* _EXCERPT_
Question

Triangle A has sides of lengths `60`, `42`, and `60`. Triangle B is similar to triangle A and has a side of length `7`. What are the possible lengths of the other two sides of triangle B?

Answer 1

`10 and 4.9`

Explanation:

`color(white)(WWWW)color (black)Delta B"color(white)(WWWWWWWWWWWWWW)color (black)Delta A`

Let two triangles `A and B` be similar. `DeltaA` is `OPQ` and has sides `60,42 and 60`. Since two sides are equal to each other it is an isosceles triangle.
and `DeltaB` is `LMN` has one side`=7`.
By properties of Similar Triangles

1. Corresponding angles are equal and
2. Corresponding sides are all in the same proportion.

* _CHALLENGES_
1. According to the triangle solution, what makes triangle A an isosceles triangle?
2. Write out the part of the triangle solution that begins at the words "Triangle A has" and stops after "of triangle B?".

[Rows from a segmentation dataset]

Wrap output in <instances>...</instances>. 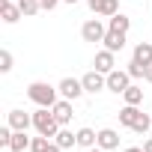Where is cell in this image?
Returning a JSON list of instances; mask_svg holds the SVG:
<instances>
[{"instance_id":"cell-1","label":"cell","mask_w":152,"mask_h":152,"mask_svg":"<svg viewBox=\"0 0 152 152\" xmlns=\"http://www.w3.org/2000/svg\"><path fill=\"white\" fill-rule=\"evenodd\" d=\"M27 96H30V102H36L39 107H54V104H57V90H54L51 84H45V81H33V84L27 87Z\"/></svg>"},{"instance_id":"cell-23","label":"cell","mask_w":152,"mask_h":152,"mask_svg":"<svg viewBox=\"0 0 152 152\" xmlns=\"http://www.w3.org/2000/svg\"><path fill=\"white\" fill-rule=\"evenodd\" d=\"M146 69H149V66H143V63H137V60H131L125 72L131 75V78H146Z\"/></svg>"},{"instance_id":"cell-27","label":"cell","mask_w":152,"mask_h":152,"mask_svg":"<svg viewBox=\"0 0 152 152\" xmlns=\"http://www.w3.org/2000/svg\"><path fill=\"white\" fill-rule=\"evenodd\" d=\"M143 152H152V137H149V140L143 143Z\"/></svg>"},{"instance_id":"cell-4","label":"cell","mask_w":152,"mask_h":152,"mask_svg":"<svg viewBox=\"0 0 152 152\" xmlns=\"http://www.w3.org/2000/svg\"><path fill=\"white\" fill-rule=\"evenodd\" d=\"M81 84H84V90H87V93H99V90H104V87H107V75H102L99 69H93V72H87L84 78H81Z\"/></svg>"},{"instance_id":"cell-14","label":"cell","mask_w":152,"mask_h":152,"mask_svg":"<svg viewBox=\"0 0 152 152\" xmlns=\"http://www.w3.org/2000/svg\"><path fill=\"white\" fill-rule=\"evenodd\" d=\"M140 119V110H137V104H125L122 110H119V122L122 125H128V128H134V122Z\"/></svg>"},{"instance_id":"cell-7","label":"cell","mask_w":152,"mask_h":152,"mask_svg":"<svg viewBox=\"0 0 152 152\" xmlns=\"http://www.w3.org/2000/svg\"><path fill=\"white\" fill-rule=\"evenodd\" d=\"M90 3V9L96 12V15H104V18H113L116 12H119V3L116 0H87Z\"/></svg>"},{"instance_id":"cell-3","label":"cell","mask_w":152,"mask_h":152,"mask_svg":"<svg viewBox=\"0 0 152 152\" xmlns=\"http://www.w3.org/2000/svg\"><path fill=\"white\" fill-rule=\"evenodd\" d=\"M57 90H60V96H63V99H69V102L81 99V96L87 93V90H84V84H81V81H75V78H63Z\"/></svg>"},{"instance_id":"cell-31","label":"cell","mask_w":152,"mask_h":152,"mask_svg":"<svg viewBox=\"0 0 152 152\" xmlns=\"http://www.w3.org/2000/svg\"><path fill=\"white\" fill-rule=\"evenodd\" d=\"M87 152H104V149H102V146H93V149H87Z\"/></svg>"},{"instance_id":"cell-5","label":"cell","mask_w":152,"mask_h":152,"mask_svg":"<svg viewBox=\"0 0 152 152\" xmlns=\"http://www.w3.org/2000/svg\"><path fill=\"white\" fill-rule=\"evenodd\" d=\"M128 81H131V75H128V72L113 69V72L107 75V90H110V93H125V90H128Z\"/></svg>"},{"instance_id":"cell-22","label":"cell","mask_w":152,"mask_h":152,"mask_svg":"<svg viewBox=\"0 0 152 152\" xmlns=\"http://www.w3.org/2000/svg\"><path fill=\"white\" fill-rule=\"evenodd\" d=\"M48 146H51V137H45V134L30 140V152H48Z\"/></svg>"},{"instance_id":"cell-8","label":"cell","mask_w":152,"mask_h":152,"mask_svg":"<svg viewBox=\"0 0 152 152\" xmlns=\"http://www.w3.org/2000/svg\"><path fill=\"white\" fill-rule=\"evenodd\" d=\"M0 15H3V21H6V24H15L18 18H24L21 6H18V3H12V0H0Z\"/></svg>"},{"instance_id":"cell-12","label":"cell","mask_w":152,"mask_h":152,"mask_svg":"<svg viewBox=\"0 0 152 152\" xmlns=\"http://www.w3.org/2000/svg\"><path fill=\"white\" fill-rule=\"evenodd\" d=\"M96 69H99L102 75H110V72H113V51H107V48L99 51V54H96Z\"/></svg>"},{"instance_id":"cell-13","label":"cell","mask_w":152,"mask_h":152,"mask_svg":"<svg viewBox=\"0 0 152 152\" xmlns=\"http://www.w3.org/2000/svg\"><path fill=\"white\" fill-rule=\"evenodd\" d=\"M51 110H54V116H57V122H60V125H66V122L72 119V102H69V99H60Z\"/></svg>"},{"instance_id":"cell-6","label":"cell","mask_w":152,"mask_h":152,"mask_svg":"<svg viewBox=\"0 0 152 152\" xmlns=\"http://www.w3.org/2000/svg\"><path fill=\"white\" fill-rule=\"evenodd\" d=\"M104 27H102V21H87L84 27H81V36H84V42H104Z\"/></svg>"},{"instance_id":"cell-24","label":"cell","mask_w":152,"mask_h":152,"mask_svg":"<svg viewBox=\"0 0 152 152\" xmlns=\"http://www.w3.org/2000/svg\"><path fill=\"white\" fill-rule=\"evenodd\" d=\"M149 128H152V116H146V113H140V119L134 122V131H137V134H146Z\"/></svg>"},{"instance_id":"cell-17","label":"cell","mask_w":152,"mask_h":152,"mask_svg":"<svg viewBox=\"0 0 152 152\" xmlns=\"http://www.w3.org/2000/svg\"><path fill=\"white\" fill-rule=\"evenodd\" d=\"M99 143V134L93 131V128H81L78 131V146H84V149H93Z\"/></svg>"},{"instance_id":"cell-32","label":"cell","mask_w":152,"mask_h":152,"mask_svg":"<svg viewBox=\"0 0 152 152\" xmlns=\"http://www.w3.org/2000/svg\"><path fill=\"white\" fill-rule=\"evenodd\" d=\"M66 3H78V0H66Z\"/></svg>"},{"instance_id":"cell-10","label":"cell","mask_w":152,"mask_h":152,"mask_svg":"<svg viewBox=\"0 0 152 152\" xmlns=\"http://www.w3.org/2000/svg\"><path fill=\"white\" fill-rule=\"evenodd\" d=\"M96 146H102L104 152H107V149H116V146H119V134H116L113 128H102V131H99V143H96Z\"/></svg>"},{"instance_id":"cell-16","label":"cell","mask_w":152,"mask_h":152,"mask_svg":"<svg viewBox=\"0 0 152 152\" xmlns=\"http://www.w3.org/2000/svg\"><path fill=\"white\" fill-rule=\"evenodd\" d=\"M131 60H137V63H143V66H152V45L149 42H140L137 48H134V57Z\"/></svg>"},{"instance_id":"cell-21","label":"cell","mask_w":152,"mask_h":152,"mask_svg":"<svg viewBox=\"0 0 152 152\" xmlns=\"http://www.w3.org/2000/svg\"><path fill=\"white\" fill-rule=\"evenodd\" d=\"M15 3L21 6V12H24L27 18H30V15H36V12L42 9V3H39V0H15Z\"/></svg>"},{"instance_id":"cell-30","label":"cell","mask_w":152,"mask_h":152,"mask_svg":"<svg viewBox=\"0 0 152 152\" xmlns=\"http://www.w3.org/2000/svg\"><path fill=\"white\" fill-rule=\"evenodd\" d=\"M125 152H143V149H140V146H128Z\"/></svg>"},{"instance_id":"cell-15","label":"cell","mask_w":152,"mask_h":152,"mask_svg":"<svg viewBox=\"0 0 152 152\" xmlns=\"http://www.w3.org/2000/svg\"><path fill=\"white\" fill-rule=\"evenodd\" d=\"M54 143H57L60 149H72L75 143H78V134H72L69 128H60V131H57V137H54Z\"/></svg>"},{"instance_id":"cell-2","label":"cell","mask_w":152,"mask_h":152,"mask_svg":"<svg viewBox=\"0 0 152 152\" xmlns=\"http://www.w3.org/2000/svg\"><path fill=\"white\" fill-rule=\"evenodd\" d=\"M33 125H36V131L45 134V137H57V131H60V122H57V116H54L51 107H39V110L33 113Z\"/></svg>"},{"instance_id":"cell-25","label":"cell","mask_w":152,"mask_h":152,"mask_svg":"<svg viewBox=\"0 0 152 152\" xmlns=\"http://www.w3.org/2000/svg\"><path fill=\"white\" fill-rule=\"evenodd\" d=\"M0 72H12V54L0 51Z\"/></svg>"},{"instance_id":"cell-11","label":"cell","mask_w":152,"mask_h":152,"mask_svg":"<svg viewBox=\"0 0 152 152\" xmlns=\"http://www.w3.org/2000/svg\"><path fill=\"white\" fill-rule=\"evenodd\" d=\"M104 48H107V51H113V54H116V51H122V48H125V33L107 30V33H104Z\"/></svg>"},{"instance_id":"cell-9","label":"cell","mask_w":152,"mask_h":152,"mask_svg":"<svg viewBox=\"0 0 152 152\" xmlns=\"http://www.w3.org/2000/svg\"><path fill=\"white\" fill-rule=\"evenodd\" d=\"M9 125H12L15 131H27V128L33 125V116H27L24 110H9Z\"/></svg>"},{"instance_id":"cell-29","label":"cell","mask_w":152,"mask_h":152,"mask_svg":"<svg viewBox=\"0 0 152 152\" xmlns=\"http://www.w3.org/2000/svg\"><path fill=\"white\" fill-rule=\"evenodd\" d=\"M146 81H149V84H152V66H149V69H146Z\"/></svg>"},{"instance_id":"cell-19","label":"cell","mask_w":152,"mask_h":152,"mask_svg":"<svg viewBox=\"0 0 152 152\" xmlns=\"http://www.w3.org/2000/svg\"><path fill=\"white\" fill-rule=\"evenodd\" d=\"M9 149H12V152H24V149H30V137H27L24 131H15L12 140H9Z\"/></svg>"},{"instance_id":"cell-18","label":"cell","mask_w":152,"mask_h":152,"mask_svg":"<svg viewBox=\"0 0 152 152\" xmlns=\"http://www.w3.org/2000/svg\"><path fill=\"white\" fill-rule=\"evenodd\" d=\"M128 27H131V18H125L122 12H116L107 24V30H116V33H128Z\"/></svg>"},{"instance_id":"cell-20","label":"cell","mask_w":152,"mask_h":152,"mask_svg":"<svg viewBox=\"0 0 152 152\" xmlns=\"http://www.w3.org/2000/svg\"><path fill=\"white\" fill-rule=\"evenodd\" d=\"M122 96H125V104H140V102H143V90L134 87V84H128V90H125Z\"/></svg>"},{"instance_id":"cell-28","label":"cell","mask_w":152,"mask_h":152,"mask_svg":"<svg viewBox=\"0 0 152 152\" xmlns=\"http://www.w3.org/2000/svg\"><path fill=\"white\" fill-rule=\"evenodd\" d=\"M48 152H63V149H60L57 143H51V146H48Z\"/></svg>"},{"instance_id":"cell-26","label":"cell","mask_w":152,"mask_h":152,"mask_svg":"<svg viewBox=\"0 0 152 152\" xmlns=\"http://www.w3.org/2000/svg\"><path fill=\"white\" fill-rule=\"evenodd\" d=\"M39 3H42V9H54V6L60 3V0H39Z\"/></svg>"}]
</instances>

* _OUTPUTS FOR THE TASKS_
1. Two of its sides are equal to each other.

2.
Triangle A has sides of lengths `60`, `42`, and `60`. Triangle B is similar to triangle A and has a side of length `7`. What are the possible lengths of the other two sides of triangle B?